胤祀的府中,一如既往地聚会,几兄弟连着一些大臣,商量最近康煕要调查江南拐卖少女及检办盐商官员利益相授的事情。

"八爷,你看这事儿该怎麼办呢?听说皇上南巡回来,為了这两件事发了好大的火。"

"王大人,你用得着这麼急吗?皇上今天早朝才颁的旨,你这会儿就马上来找我们商量,这些事情和你有关系吗?"

九阿哥胤禟丢了一颗花生米在嘴里嚼着,整件事情真好像与他拉不上干系似的。十四阿哥胤禵把玩着玉石球,看了胤禟一眼,然后转向十阿哥胤俄,使了一个眼色,他已领会:"王大人,你不用怕,这事儿该咋办咋办。"

"这......"王鸿绪看着始终未曾开口说话的胤祀:"八爷,这事儿......"

"王大人,皇上交待的差事你尽管去办,不需要顾忌什麼。"胤祀知道他的心思,同时对另一贝子苏努说:"苏老爷,听说你有个沾亲带故的也在扬州那里呢?有个地头蛇,办事也方便。干脆你向皇上请个旨,跟着一起去看看?"苏努是努尔哈赤的四世孙,老努长子褚英的后代,爷爷是杜度。镶红旗,历任宗人府左宗人、纂修玉牒总裁官、镶红旗满洲都统兼奉天将军。他一直与胤祀交好,极力拥护他,现时觉太子位置不稳,更想推胤祀争他一争。

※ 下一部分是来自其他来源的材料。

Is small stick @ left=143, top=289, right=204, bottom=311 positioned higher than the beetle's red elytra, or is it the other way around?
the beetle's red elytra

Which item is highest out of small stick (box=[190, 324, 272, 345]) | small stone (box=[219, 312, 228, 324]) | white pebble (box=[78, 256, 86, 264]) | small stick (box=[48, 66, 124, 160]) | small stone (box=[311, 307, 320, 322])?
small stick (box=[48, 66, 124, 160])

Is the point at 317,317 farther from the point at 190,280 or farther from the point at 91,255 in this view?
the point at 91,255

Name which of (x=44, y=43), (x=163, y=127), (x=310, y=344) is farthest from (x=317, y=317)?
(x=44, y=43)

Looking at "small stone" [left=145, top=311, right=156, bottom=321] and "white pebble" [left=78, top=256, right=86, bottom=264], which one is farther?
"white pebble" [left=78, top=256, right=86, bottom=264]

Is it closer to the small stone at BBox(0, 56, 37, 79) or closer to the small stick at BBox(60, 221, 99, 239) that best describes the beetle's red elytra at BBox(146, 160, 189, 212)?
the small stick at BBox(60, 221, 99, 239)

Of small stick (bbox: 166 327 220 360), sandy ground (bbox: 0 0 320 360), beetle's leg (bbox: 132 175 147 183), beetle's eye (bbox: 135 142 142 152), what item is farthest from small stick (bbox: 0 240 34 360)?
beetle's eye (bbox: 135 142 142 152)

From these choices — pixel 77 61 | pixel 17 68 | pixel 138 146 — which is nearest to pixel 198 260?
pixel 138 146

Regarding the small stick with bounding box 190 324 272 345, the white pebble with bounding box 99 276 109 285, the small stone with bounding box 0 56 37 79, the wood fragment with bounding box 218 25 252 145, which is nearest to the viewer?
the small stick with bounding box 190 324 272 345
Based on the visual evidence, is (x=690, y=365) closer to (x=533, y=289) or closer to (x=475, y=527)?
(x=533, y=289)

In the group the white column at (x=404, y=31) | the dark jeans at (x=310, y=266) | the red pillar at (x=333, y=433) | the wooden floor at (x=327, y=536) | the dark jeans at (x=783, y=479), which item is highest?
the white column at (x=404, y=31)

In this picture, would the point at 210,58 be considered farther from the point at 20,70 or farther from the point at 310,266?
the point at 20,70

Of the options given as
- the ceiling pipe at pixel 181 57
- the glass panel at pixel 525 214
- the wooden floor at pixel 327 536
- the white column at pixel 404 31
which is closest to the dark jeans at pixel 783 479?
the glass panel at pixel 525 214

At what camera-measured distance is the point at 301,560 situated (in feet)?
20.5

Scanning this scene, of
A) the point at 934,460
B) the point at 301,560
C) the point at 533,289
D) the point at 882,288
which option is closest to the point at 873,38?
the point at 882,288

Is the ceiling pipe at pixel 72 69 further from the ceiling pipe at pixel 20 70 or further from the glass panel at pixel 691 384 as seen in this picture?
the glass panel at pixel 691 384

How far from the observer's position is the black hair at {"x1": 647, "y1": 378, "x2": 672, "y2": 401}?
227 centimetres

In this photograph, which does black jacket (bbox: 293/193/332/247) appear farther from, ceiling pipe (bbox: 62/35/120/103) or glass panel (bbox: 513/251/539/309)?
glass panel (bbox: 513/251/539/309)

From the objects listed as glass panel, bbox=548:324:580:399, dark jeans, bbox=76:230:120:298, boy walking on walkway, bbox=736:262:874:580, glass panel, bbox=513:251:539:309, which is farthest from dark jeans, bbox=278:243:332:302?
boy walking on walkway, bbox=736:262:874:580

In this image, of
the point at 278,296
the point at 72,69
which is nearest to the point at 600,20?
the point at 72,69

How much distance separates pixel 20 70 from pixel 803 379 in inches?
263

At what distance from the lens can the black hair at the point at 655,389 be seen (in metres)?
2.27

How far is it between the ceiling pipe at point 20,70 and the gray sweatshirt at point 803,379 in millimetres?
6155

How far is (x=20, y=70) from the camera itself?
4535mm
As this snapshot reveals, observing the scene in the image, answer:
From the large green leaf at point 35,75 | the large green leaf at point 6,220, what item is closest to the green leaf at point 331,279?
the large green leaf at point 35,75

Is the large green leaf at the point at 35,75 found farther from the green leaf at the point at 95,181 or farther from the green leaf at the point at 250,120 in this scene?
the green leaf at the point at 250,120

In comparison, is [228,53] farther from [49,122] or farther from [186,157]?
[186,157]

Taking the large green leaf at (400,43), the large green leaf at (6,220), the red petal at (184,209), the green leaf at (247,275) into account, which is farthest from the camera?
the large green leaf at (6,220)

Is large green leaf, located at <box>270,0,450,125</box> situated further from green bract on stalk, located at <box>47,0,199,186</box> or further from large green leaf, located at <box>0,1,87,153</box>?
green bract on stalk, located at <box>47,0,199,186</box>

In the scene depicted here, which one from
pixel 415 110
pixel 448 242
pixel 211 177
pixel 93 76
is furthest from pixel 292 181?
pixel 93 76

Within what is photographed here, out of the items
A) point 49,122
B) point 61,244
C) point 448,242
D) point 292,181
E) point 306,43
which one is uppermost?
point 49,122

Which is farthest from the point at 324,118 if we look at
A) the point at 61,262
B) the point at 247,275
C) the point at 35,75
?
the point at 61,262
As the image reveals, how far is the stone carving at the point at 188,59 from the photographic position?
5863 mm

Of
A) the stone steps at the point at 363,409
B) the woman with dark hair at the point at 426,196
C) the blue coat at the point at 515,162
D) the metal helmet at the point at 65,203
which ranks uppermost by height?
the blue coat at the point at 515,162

"好,我也有这个意思,待会儿我就进宫向皇上请个旨意。"他既已决定,便不再多座,胤祀的意思他已经很明白。叫他一同前去,就是审时度势,保要保的人。

苏努离开,王鸿绪也不便逗留,纠缠了两句便走。

"八哥,他们都走了,你说,我们下一步该怎麼办?"胤禵平日里没少拿胤禟给的好处,胤禟的银子在哪里得的,详情他的确不知。不过多少也有听闻盐商与胤禟有交往,所以这件事情,多少总要烧到胤禟的头上,他既与之交好,少不免也是受牵连的。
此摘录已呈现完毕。